🤖 AI Summary
This work addresses the challenge of semantic mismatch between high-level task instructions and low-level whole-body control commands in real-world humanoid robot deployment, where existing approaches struggle to generate robust motions from natural language. The authors propose HANDOFF, a unified whole-body controller built upon a compact, explicit task-space interface that enables end-to-end mapping from natural language instructions to robust full-body actions without task-specific fine-tuning. HANDOFF introduces context-gated multi-teacher KL distillation to seamlessly integrate three expert policies—motion tracking, walking, and fall recovery—within a conditional gating mechanism and mixture-of-experts architecture, augmented with safety-aware filtering during training. Evaluated on the Unitree G1 platform, the method achieves state-of-the-art linear velocity tracking accuracy and an expansive robust operating range, successfully demonstrating diverse instruction-following tasks on real hardware.
📝 Abstract
For a humanoid robot to be deployed in the real world, the choice of command space (i.e., the interface between task planning and whole-body control) is crucial.
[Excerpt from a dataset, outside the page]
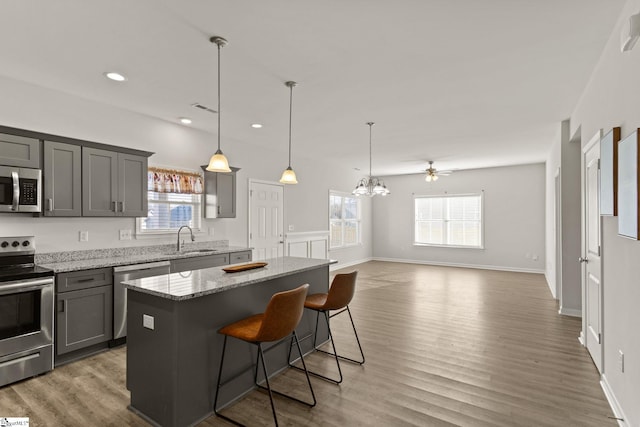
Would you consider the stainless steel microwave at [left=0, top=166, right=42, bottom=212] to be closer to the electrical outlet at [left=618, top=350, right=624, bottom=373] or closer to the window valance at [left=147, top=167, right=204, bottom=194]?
the window valance at [left=147, top=167, right=204, bottom=194]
Existing whole-body controllers typically demand dense kinematic or spatial references that planners struggle to synthesize from task semantics. We instead propose a compact, explicit interface that is intuitive, general, modular, and expressive enough for diverse manipulation skills. To this end, we introduce HANDOFF, a single humanoid whole-body controller that follows this interface and is distilled via multi-teacher KL distillation under a context-conditioned gating scheme into a mixture-of-experts student from three complementary specialists: whole-body motion tracking with safety-filtered data, locomotion, and fall-recovery. On the Unitree G1, HANDOFF matches state-of-the-art velocity tracking and offers one of the largest robust manipulation workspaces. We further demonstrate hardware feasibility through multiple natural-language-driven task roll-outs, powered by a VLM-driven agentic planner with no task-specific data or controller fine-tuning.